──────── TEXTE À LIRE

Tandis que s'époumonent les gugusses de tout poil et de toute obédience à propos d'on ne sait quel marchand de papier et d'on ne sait quelle manifestation socio-culturelle à vocation spectaculaire financée par l'Etat, toute la communauté littéraire a tourné le dos à un personnage important au moment où il importe, faute de l'avoir fait de son vivant, de lui rendre hommage.
Cet homme, c'est Patrick Reumaux.
Un romancier français, publié à la marque des meilleures enseignes - la maison Elisabeth Brunet à Rouen parmi les plus récentes -, un traducteur qui nous a abreuvé généreusement de textes fondamentaux (les frères Powys, par exemple, Mervyn Peake, les Brontë et on en passe), un ami d'André Dhôtel, un professeur de grande classe, un essayiste (sur Lampedusa par exemple), un poète, un écrivain pour dire les choses simplement.

────────────────
──────── ENREGISTREMENTS FOURNIS

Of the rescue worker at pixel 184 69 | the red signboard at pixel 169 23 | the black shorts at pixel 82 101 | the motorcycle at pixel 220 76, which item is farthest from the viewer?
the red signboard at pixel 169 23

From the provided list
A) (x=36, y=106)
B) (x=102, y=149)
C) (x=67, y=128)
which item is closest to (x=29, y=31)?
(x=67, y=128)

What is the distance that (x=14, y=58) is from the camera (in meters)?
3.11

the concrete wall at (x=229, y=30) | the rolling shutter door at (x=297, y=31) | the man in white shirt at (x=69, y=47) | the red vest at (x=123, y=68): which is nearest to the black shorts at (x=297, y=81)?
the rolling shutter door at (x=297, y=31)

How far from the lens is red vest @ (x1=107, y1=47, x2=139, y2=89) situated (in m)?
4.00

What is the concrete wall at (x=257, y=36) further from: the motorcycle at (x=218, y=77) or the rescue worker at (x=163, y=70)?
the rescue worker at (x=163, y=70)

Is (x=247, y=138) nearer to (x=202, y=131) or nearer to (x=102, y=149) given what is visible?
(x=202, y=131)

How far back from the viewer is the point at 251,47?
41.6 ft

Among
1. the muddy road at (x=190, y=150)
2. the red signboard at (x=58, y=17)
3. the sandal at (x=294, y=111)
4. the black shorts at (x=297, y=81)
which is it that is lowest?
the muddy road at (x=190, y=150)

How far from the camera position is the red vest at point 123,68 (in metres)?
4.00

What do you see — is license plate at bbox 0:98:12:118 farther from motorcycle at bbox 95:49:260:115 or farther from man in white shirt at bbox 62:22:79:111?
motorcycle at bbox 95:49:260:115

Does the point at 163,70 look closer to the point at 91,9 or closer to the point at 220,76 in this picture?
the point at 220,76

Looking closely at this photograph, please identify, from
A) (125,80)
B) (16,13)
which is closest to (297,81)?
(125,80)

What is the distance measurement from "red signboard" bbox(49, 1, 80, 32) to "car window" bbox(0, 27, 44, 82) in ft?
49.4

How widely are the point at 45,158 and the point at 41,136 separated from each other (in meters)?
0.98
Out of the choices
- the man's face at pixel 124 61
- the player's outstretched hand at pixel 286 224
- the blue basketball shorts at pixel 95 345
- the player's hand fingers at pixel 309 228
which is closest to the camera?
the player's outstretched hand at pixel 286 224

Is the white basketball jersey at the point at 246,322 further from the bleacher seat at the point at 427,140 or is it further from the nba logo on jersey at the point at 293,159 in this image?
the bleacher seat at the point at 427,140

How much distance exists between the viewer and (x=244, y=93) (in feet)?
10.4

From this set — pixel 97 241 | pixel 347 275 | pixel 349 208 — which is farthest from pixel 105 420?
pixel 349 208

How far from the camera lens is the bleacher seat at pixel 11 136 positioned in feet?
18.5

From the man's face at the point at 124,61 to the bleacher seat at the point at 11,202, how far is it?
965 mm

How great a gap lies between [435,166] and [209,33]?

────────────────

◆ **ÉNONCÉ A**:
D'après le texte sur Patrick Reumaux, quelle maison rouennaise compte parmi ses éditeurs les plus récents ?
◆ **ÉNONCÉ B**:
Reproduisez à l'identique les lignes des enregistrements, en partant de la ligne contenant "From the man's" et en allant jusqu'à la fin des enregistrements, ces deux limites comprises.
Les enregistrements n'ont aucun rapport avec le texte.

◆ **RÉPONSE FINALE A**:
La maison Elisabeth Brunet.

◆ **RÉPONSE FINALE B**:
From the man's face at the point at 124,61 to the bleacher seat at the point at 11,202, how far is it?
965 mm

How great a gap lies between [435,166] and [209,33]?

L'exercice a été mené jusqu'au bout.